▸ Testo selezionato
In Italia la free press è in crisi per il calo delle entrate pubblicitarie, ma in molti altri Paesi va bene o benissimo. E il network di ‘Metro’ cresce e guadagna
Se fosse un italiano se la tirerebbe che manco vi dico. Invece Per Mikael Jensen, president e ceo di Metro International, la compagnia svedese che ha inventato il quotidiano gratuito d’informazione, nemmeno un poco. È stato giornalista e, pensate un po’, ne va fiero. Anche perché quella sua esperienza gli torna utile per vendere gli 8,5 milioni di copie che Metro totalizza in tutto il mondo, da Stoccolma a New York, da Città del Messico a Milano. In Italia Metro è nato nel luglio 2000 e nell’estate del 2008 è stato messo in vendita da Metro International. Dopo una trattativa andata a vuoto con il Gruppo 24 Ore, l’intesa è andata in porto alla fine del 2009 con lo stampatore Mario Farina che ha rilevato il quotidiano e siglato un accordo di franchising per l’uso del marchio Metro nel nostro Paese. Il direttore Giampaolo Roidi cita sempre una lettera di Carlo Castellani, un lettore, arrivata il giorno del suo insediamento alla guida del quotidiano, nel dicembre 2004, e che bene spiega l’appeal del giornale: “Se Metro avesse un costo e La Repubblica o il Corriere della Sera fossero in distribuzione gratuita, andrei a comprare il primo. Perché non posso dedicare ore a leggere notizie, perché non posso sfogliare pagine enormi nella calca, perché sono stufo della retorica dei giornalisti che riempiono le pagine di aggettivi, opinioni e dettagli inutili per dimostrare che si sono laureati in lettere, perché non uso il giornale per intrattenimento, ma per informarmi”.

▸ Record estratti
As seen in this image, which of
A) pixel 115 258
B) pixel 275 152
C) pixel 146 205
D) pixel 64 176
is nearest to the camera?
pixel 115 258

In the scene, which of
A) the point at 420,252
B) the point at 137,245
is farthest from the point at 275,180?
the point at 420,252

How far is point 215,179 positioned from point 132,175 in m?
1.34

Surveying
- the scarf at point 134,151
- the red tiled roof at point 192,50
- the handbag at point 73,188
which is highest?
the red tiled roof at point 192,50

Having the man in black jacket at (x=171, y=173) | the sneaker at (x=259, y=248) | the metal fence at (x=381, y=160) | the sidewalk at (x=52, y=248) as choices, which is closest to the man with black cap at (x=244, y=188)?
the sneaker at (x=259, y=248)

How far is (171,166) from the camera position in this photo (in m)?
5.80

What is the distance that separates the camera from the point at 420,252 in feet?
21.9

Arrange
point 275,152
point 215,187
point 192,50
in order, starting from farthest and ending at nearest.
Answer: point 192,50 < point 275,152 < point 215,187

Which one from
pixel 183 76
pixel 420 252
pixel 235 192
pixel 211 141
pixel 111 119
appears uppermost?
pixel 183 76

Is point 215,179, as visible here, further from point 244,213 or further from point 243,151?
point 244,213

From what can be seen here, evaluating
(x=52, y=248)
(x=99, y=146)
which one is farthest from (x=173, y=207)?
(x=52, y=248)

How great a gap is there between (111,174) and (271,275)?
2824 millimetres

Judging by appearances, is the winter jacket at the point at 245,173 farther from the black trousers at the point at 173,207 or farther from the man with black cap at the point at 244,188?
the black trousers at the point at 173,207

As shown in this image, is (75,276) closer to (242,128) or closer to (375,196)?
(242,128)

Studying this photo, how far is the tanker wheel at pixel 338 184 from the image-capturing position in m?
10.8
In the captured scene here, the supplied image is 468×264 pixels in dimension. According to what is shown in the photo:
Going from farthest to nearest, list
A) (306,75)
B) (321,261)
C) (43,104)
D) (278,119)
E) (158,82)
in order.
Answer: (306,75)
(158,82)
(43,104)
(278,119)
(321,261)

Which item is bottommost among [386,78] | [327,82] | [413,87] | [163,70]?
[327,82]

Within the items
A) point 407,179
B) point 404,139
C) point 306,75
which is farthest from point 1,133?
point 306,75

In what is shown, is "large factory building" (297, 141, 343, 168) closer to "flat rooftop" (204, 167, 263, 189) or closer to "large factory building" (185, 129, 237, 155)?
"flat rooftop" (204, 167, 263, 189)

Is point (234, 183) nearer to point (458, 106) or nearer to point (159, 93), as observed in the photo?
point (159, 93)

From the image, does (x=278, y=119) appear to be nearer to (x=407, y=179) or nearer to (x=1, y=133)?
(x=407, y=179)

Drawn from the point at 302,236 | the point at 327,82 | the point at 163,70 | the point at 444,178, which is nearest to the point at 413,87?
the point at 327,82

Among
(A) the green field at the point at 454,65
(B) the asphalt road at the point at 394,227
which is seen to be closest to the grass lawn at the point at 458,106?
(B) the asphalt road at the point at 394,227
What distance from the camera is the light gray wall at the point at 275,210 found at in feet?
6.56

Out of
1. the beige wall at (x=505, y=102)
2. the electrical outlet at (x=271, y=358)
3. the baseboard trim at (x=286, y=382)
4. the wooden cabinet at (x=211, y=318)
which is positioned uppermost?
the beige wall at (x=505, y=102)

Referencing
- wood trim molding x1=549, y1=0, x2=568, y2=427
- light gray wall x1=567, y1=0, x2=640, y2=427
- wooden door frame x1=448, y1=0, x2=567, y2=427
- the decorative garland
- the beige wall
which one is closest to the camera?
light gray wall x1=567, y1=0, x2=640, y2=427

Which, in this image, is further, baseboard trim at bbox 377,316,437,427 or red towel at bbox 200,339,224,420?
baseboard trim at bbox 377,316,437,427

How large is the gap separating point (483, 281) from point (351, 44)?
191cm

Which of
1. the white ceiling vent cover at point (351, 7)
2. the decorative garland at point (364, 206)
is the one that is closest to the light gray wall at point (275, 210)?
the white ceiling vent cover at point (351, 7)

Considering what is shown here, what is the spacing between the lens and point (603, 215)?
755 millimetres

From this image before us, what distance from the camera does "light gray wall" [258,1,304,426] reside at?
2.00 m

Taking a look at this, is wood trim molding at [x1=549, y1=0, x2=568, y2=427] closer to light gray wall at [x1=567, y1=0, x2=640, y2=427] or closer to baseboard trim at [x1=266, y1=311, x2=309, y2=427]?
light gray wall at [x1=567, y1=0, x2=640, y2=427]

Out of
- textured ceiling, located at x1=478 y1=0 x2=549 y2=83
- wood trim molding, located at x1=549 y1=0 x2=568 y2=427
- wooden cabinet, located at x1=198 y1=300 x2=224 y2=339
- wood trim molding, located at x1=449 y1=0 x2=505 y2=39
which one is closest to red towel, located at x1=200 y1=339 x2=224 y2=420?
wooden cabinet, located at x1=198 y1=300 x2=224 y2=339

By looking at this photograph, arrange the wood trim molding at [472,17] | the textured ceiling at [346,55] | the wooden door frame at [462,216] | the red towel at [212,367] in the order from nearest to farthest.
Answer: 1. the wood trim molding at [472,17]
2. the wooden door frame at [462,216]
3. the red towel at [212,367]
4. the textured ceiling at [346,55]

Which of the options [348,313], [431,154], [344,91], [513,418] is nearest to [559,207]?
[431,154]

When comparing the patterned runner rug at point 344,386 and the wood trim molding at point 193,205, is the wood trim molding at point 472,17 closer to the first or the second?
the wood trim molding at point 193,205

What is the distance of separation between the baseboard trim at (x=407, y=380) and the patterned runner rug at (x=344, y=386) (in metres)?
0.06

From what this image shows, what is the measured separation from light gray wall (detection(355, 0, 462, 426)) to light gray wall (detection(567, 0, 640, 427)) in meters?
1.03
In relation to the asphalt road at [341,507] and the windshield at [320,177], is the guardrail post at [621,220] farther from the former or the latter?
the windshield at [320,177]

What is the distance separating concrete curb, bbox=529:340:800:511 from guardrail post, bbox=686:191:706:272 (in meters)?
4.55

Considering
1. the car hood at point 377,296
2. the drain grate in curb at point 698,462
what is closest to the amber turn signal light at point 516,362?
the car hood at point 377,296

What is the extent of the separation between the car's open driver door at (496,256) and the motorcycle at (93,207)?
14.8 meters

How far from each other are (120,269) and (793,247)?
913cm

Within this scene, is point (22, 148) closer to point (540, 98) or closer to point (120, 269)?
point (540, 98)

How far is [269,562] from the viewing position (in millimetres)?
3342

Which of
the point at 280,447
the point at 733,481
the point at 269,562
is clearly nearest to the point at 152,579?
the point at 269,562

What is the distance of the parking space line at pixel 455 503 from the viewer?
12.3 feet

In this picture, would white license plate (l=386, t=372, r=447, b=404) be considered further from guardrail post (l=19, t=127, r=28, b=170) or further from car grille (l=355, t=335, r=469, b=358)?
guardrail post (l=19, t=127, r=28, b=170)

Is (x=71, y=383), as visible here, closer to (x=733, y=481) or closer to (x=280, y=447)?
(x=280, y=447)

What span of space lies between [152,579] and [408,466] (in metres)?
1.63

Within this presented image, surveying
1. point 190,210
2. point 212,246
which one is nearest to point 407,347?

▸ Obiettivo del compito
Rispondi in base al testo selezionato.
1. Quante copie totalizza Metro in tutto il mondo?
2. Quando è nato Metro in Italia?
3. Chi ha rilevato il quotidiano alla fine del 2009?

▸ Compito svolto
1. 8,5 milioni di copie.
2. Nel luglio 2000.
3. Lo stampatore Mario Farina.